I'm trying to prove this result on my first course on Real Analysis. The proof from totally bounded to bounded is alright, my problem is on the other implication.
$\textbf{Definition of totally bounded set}$: $A$ is totally bounded if there is some fixed $r>0$ and an index $J \in \mathbb{N}$ such that $A \subseteq \cup_{j=1}^J B_{r}(x_{j})$, where $ B_{r}(x_{j})$ is an open ball of radius $r$ centered at $x_{j}$.

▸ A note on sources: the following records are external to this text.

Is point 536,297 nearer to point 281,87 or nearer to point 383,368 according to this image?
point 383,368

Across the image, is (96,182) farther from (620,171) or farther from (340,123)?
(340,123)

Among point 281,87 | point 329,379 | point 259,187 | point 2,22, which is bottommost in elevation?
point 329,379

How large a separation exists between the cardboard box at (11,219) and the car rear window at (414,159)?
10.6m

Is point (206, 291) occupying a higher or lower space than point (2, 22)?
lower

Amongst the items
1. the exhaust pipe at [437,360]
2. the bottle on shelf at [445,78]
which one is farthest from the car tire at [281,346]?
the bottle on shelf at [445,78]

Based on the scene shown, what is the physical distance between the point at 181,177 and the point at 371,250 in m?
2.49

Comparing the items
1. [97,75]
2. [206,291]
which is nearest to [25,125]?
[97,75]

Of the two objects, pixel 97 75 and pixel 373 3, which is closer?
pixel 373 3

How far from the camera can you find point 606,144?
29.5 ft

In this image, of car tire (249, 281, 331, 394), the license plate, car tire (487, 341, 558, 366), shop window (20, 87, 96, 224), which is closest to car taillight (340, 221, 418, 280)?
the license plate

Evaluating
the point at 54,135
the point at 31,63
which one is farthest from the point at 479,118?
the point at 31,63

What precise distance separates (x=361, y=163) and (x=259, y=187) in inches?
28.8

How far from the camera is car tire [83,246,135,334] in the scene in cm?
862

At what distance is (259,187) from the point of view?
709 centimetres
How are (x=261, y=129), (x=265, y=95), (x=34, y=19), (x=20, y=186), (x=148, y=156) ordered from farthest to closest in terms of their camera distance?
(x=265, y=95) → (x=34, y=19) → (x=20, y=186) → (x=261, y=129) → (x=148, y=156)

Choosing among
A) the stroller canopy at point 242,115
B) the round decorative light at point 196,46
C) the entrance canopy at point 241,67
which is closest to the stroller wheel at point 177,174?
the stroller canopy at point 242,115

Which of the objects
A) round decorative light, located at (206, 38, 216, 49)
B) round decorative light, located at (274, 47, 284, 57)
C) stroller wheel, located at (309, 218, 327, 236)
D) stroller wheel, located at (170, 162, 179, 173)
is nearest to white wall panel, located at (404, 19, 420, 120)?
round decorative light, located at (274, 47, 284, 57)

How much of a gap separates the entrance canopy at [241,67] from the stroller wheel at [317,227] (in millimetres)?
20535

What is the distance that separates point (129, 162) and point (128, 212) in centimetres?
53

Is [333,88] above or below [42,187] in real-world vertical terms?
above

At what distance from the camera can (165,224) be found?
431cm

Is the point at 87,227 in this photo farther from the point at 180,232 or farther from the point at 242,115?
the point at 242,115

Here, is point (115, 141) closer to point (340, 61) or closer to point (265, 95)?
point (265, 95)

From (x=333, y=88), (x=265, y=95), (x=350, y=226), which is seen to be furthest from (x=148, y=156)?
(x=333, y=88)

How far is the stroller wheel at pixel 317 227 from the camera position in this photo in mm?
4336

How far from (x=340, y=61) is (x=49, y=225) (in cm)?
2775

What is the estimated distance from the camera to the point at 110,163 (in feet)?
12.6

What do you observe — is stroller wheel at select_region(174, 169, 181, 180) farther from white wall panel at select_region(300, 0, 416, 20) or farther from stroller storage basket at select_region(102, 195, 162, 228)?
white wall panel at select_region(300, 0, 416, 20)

First, let $A \subseteq \mathbb{R}^n$ be a bounded set. Then, for any two elements $x,y \in A$, we have that $||x-y|| < C$ for some large enough $C$. Well, if $A$ is finite this is trivial. So, suppose $A$ is infinite. Then, by Bolzano-Weierstrass Theorem, there must be some accumulation point $x_{1}$ of $A$. So, take $B_{r}(x_{1})$. If $A \subseteq B_{r}(x_{1})$, we are done. If not, then there must be some $x_{2} \in A$ such that $||x_{1} - x_{2}|| \geq r$. So, take $B_{r}(x_{2})$. Now, check if $A \subseteq (B_{r}(x_{1}) \cup B_{r}(x_{2}))$. If so, we are done. If not. there must be some $x_{3} \in A$ such that $||x_{3} - x_{2}|| \geq r$ and $||x_{3} - x_{1}|| \geq r$. Now, take $B_{r}(x_{3})$ and so on...
My intuitive argument is that you have to stop with a finite number of balls. We are covering a bigger and bigger part of set $A$. Since it's limited, the required distance between $x_{1}$ and the next candidate to be the center of a new ball will eventually be bigger than $C$, which can't happen. Hence, the above procedure must end with a finite number of balls. Otherwise, we could fill a given box with and infinite number of tenis balls of radius $r>0$ LOL!
Any ideas how to go on with this proof? I'm not supposed to work with sequences yet, since the sequence chapter of my course is the next one. I can use Heine-Borel and Bolzano-Weierstrass, though. Any ideas?